— Supplied passage —
---
Edible Electronics Developed for Medical Device Industry

Edible Electronics Developed for Medical Device Industry

It sounds futuristic, but today researchers are developing edible electronic devices that could be implanted in the body to improve patient care.

“We are creating electronically active medical devices that can be implanted in the body,” said Christopher Bettinger, PhD, an assistant professor in the departments of Materials Science and Engineering and Biomedical Engineering at Carnegie Mellon University (CMU) and a McGowan Institute for Regenerative Medicine affiliated faculty member. “The idea is for a patient to consume a pill that encapsulates the device.”

Dr. Bettinger, along with Jay Whitacre, PhD, a professor of materials science and engineering at CMU, is creating edible power sources for medical devices that can be taken orally using materials found in the daily diet.

“Our design involves flexible polymer electrodes and a sodium ion electrochemical cell, which allows us to fold the mechanism into an edible pill that encapsulates the device,” Dr. Bettinger said.

CMU researchers report that the edible device could be programmed and deployed in the gastrointestinal tract or the small intestine depending upon packaging. Once the battery packaging is in place, Dr. Bettinger’s team would activate the battery.
---
— Dataset items —
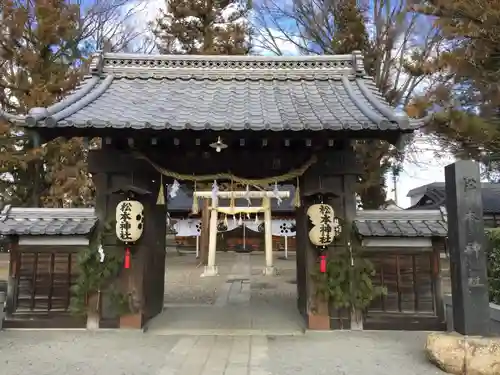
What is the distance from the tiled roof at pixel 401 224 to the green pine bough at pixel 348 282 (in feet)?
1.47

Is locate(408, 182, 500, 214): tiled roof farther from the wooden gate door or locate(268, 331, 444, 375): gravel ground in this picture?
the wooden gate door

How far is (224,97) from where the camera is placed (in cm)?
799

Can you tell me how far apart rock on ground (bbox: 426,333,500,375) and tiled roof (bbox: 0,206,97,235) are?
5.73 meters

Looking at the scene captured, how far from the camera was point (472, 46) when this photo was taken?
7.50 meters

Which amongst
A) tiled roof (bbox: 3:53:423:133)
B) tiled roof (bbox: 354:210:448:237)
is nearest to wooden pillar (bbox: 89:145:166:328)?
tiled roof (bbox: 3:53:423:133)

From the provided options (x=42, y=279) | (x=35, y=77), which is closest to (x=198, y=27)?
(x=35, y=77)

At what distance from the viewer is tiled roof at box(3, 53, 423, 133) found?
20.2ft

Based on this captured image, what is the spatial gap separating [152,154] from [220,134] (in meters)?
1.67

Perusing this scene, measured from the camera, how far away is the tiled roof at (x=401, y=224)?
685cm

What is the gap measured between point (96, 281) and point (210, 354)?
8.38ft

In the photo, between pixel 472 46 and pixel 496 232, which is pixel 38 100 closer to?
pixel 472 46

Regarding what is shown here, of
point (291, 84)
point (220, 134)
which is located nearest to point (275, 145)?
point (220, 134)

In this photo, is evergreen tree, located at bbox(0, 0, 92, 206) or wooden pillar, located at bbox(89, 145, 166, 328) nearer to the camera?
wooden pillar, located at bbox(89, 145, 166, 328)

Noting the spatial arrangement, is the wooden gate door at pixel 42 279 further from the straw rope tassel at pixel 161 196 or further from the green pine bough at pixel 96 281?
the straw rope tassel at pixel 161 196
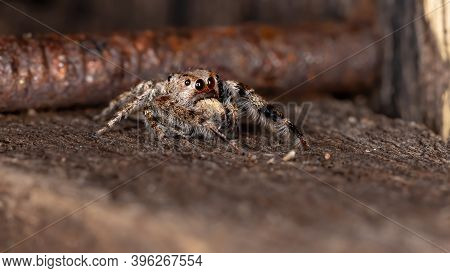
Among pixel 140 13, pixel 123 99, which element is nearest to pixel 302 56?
---
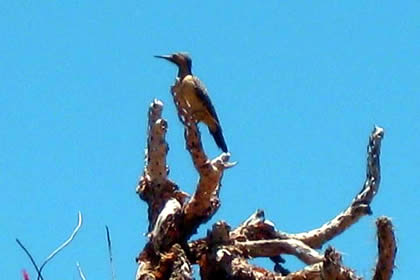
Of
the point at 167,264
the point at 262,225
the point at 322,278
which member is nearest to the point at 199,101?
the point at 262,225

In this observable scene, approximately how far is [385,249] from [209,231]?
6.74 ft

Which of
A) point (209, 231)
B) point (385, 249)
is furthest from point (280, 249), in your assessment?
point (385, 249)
---
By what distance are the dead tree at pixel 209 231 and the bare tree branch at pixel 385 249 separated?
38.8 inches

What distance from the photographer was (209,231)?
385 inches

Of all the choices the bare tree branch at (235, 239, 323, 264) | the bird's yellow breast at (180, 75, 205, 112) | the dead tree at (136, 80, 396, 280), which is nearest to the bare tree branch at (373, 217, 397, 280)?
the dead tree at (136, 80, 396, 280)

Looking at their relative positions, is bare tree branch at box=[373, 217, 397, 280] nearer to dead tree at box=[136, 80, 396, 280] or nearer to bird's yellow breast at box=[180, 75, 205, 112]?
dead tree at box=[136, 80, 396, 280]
---
— Actions to take —
(a) What kind of electrochemical cell does the design in the edible electronics article use?
(b) Proceed with the edible electronics article, picking up right after its last sentence.

— Answers by task —
(a) A sodium ion electrochemical cell.

(b)
Dr. Bettinger reports that the battery could power biosensors to measure biomarkers or monitor gastric problems. The battery also could be used to stimulate damaged tissue or help in targeted drug delivery for certain types of cancer.

“There’s so much out there we can do with this novel approach to medical devices,” said Dr. Bettinger, a recipient of the National Academy of Sciences Award for Initiatives in Research for his innovative work on advanced materials for next-generation implanted medical devices.

Dr. Bettinger has worked for more than a decade at the interface of materials science and biomedical engineering. Some of his innovative technologies include new synthetic materials that mimic the natural properties of soft tissue and biodegradable electronics that could usher in a new era of electronically active implants.